_SOURCE PASSAGE:_
[nl]

This is more wrong than right.

The example is correct, but not for the reasons stated. Humans are very, very good at face recognition. However, CNNs are pretty close to human performance for face detection.

Only after you apply tons of handcrafted optimizations, which are mostly black art, will you get close to or surpass a human's capability. Without much domain specific tuning, an AI's insight is far from reliable.

This just isn't the case. Take the GoogLeNet or VGGNet papers, build the CNN as described using Caffe/whatever, train as described in the paper and you'll end up with something that is pretty much on par with human performance for categorizing ImageNet images.

Take that same CNN architecture, and retrain it for another domain and it will perform roughly as well there too, for the task of categorizing into ~1K-10K image classes.

This isn't domain specific tuning. It's domain specific training, which is very different (although collecting the data is a big job).

Only after you apply tons of handcrafted optimizations, which are mostly black art, will you get close to or surpass a human's capability.

For CNNs, this is pretty much entirely false.

[netheril96]

A GoogleNet or VGGNet has tons of parameters. How many convolutional layers are stacked together, the size and stride of each one, where to put the dropout layers, where to put the full connection layers, how they are connected together, global learning rate and momentum and decay, local learning rate and momentum and decay, each of these myriad parameters have an unpredictable effect on the final result. The initialization of the network also has a major bearing on the final outcome. It is almost a chaotic system where nothing small can be safely ignored. One time my result of training a CNN was swung by the `batch_size` parameter and to this day I don't know how.

_WHAT TO DO:_
Decide whether each statement below agrees with the forum thread above, answering yes or no and quoting the deciding words of the thread. (a) The thread calls retraining the same CNN architecture for another domain domain specific tuning. (b) netheril96 says the initialization of the network strongly affects the final result. (c) netheril96 knows how the `batch_size` parameter changed one training result.

_Dataset entries:_
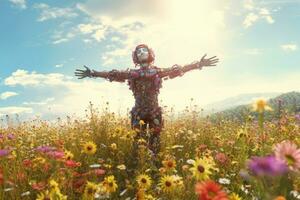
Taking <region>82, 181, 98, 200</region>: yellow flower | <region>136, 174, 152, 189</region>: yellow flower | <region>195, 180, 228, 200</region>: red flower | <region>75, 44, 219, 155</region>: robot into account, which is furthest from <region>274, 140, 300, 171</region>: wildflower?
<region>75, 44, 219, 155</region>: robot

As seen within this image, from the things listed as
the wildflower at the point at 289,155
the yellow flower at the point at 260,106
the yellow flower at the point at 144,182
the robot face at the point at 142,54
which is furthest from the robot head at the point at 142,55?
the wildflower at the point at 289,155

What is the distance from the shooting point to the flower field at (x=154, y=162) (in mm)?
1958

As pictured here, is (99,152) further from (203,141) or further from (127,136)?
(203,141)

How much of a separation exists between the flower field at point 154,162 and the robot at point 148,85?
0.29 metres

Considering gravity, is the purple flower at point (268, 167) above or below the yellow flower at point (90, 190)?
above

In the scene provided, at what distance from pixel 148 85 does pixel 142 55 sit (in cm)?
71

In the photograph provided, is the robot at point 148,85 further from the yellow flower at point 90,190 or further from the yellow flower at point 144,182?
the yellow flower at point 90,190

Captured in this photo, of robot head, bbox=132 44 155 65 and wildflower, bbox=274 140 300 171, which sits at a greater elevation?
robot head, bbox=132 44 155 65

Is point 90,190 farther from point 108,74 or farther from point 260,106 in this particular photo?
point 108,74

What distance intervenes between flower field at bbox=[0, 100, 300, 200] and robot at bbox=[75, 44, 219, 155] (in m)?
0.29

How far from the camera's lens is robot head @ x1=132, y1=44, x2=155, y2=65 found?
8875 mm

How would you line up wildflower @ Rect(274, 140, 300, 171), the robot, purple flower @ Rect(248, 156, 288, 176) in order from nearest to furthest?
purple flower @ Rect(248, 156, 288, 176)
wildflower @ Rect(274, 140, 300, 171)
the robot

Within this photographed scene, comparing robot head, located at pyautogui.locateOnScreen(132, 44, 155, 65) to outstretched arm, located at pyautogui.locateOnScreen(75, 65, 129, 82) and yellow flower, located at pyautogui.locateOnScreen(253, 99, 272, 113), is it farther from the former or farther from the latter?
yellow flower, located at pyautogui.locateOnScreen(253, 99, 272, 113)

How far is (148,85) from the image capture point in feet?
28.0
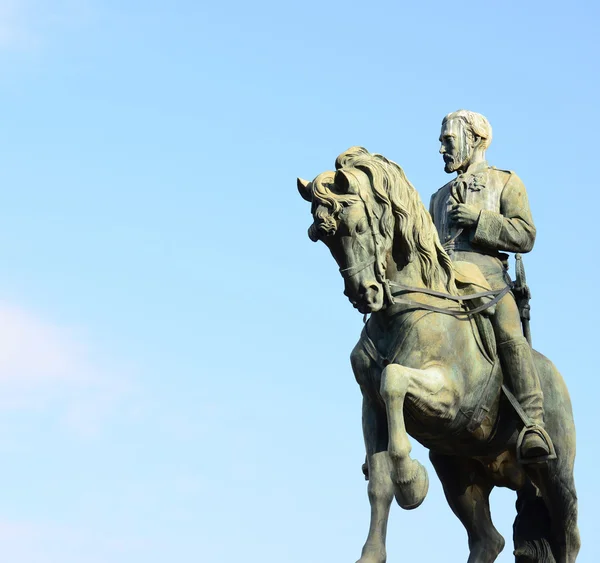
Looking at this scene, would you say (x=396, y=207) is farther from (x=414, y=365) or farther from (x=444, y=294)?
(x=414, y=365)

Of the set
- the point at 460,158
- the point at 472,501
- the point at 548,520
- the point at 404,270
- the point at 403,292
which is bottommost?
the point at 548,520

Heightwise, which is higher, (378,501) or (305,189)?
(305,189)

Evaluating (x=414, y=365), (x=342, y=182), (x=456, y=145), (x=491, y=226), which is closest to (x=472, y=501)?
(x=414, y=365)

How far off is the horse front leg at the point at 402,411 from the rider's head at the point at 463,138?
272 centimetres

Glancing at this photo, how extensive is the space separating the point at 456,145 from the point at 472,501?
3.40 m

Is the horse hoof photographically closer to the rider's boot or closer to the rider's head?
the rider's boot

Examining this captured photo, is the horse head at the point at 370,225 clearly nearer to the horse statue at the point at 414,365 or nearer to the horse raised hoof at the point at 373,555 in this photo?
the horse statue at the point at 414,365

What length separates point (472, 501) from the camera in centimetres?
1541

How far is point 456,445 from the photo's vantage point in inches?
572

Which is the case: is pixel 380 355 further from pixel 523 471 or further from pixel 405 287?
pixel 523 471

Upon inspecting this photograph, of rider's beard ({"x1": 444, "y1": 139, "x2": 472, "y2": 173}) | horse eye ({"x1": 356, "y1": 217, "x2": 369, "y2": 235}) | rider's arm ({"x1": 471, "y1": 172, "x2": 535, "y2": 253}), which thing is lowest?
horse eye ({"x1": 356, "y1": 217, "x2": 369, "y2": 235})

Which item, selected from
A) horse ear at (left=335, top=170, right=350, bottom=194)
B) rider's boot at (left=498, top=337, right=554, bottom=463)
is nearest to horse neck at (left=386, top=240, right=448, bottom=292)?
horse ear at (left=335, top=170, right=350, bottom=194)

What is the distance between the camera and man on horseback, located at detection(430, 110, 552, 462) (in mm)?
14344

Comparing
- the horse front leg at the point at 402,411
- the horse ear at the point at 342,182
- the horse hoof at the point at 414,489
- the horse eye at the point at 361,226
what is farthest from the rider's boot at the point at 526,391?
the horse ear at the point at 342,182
--
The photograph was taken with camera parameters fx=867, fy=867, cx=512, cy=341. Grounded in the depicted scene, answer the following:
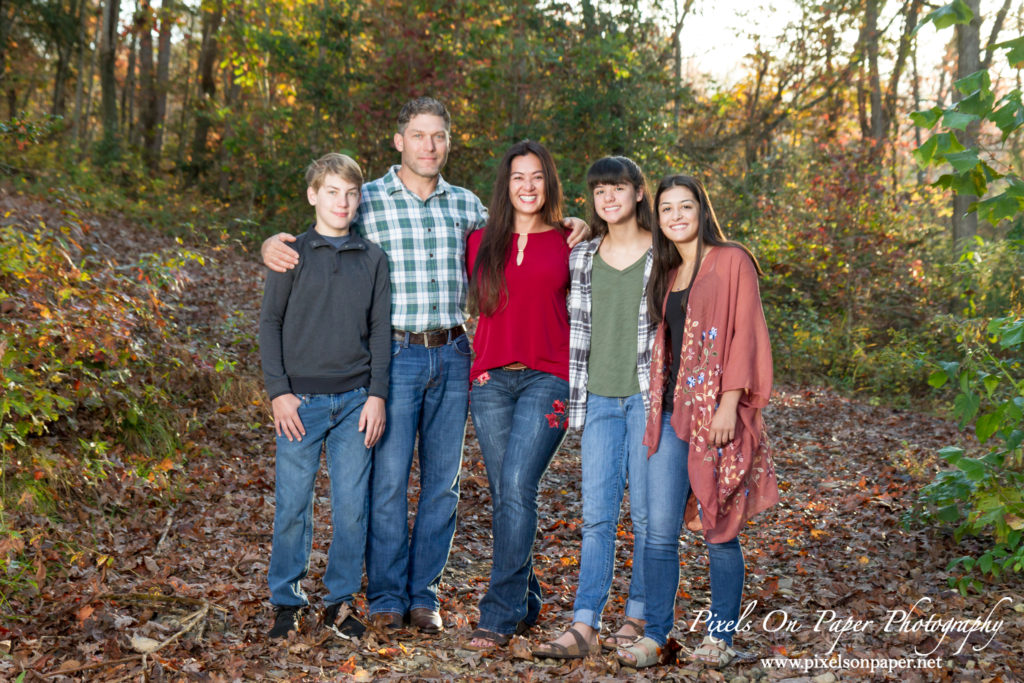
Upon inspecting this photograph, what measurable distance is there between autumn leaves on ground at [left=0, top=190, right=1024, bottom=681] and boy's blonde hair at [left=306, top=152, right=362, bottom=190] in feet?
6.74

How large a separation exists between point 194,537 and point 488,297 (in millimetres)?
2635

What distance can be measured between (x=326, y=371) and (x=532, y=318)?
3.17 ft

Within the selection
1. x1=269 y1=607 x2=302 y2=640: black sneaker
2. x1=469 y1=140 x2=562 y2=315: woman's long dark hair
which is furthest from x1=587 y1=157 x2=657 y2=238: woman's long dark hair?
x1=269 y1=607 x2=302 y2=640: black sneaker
* * *
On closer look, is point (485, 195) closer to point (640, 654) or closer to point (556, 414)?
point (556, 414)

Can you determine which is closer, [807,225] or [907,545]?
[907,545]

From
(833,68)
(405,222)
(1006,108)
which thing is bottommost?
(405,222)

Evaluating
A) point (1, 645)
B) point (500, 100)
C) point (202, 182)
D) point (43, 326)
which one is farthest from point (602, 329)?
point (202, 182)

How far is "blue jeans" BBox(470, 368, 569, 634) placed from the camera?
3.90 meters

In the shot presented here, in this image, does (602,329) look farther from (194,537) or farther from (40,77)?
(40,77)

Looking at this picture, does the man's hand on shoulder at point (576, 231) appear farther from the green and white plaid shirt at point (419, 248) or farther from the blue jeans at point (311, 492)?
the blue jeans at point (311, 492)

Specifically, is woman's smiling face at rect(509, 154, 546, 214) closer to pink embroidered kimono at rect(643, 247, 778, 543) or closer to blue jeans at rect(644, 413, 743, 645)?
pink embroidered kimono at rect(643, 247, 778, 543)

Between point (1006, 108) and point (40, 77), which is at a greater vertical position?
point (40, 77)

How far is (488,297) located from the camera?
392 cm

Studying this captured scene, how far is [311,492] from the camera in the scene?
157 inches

_EXERCISE ANSWER:_
(a) No: "This isn't domain specific tuning. It's domain specific training, which is very different"
(b) Yes: "The initialization of the network also has a major bearing on the final outcome."
(c) No: "One time my result of training a CNN was swung by the `batch_size` parameter and to this day I don't know how."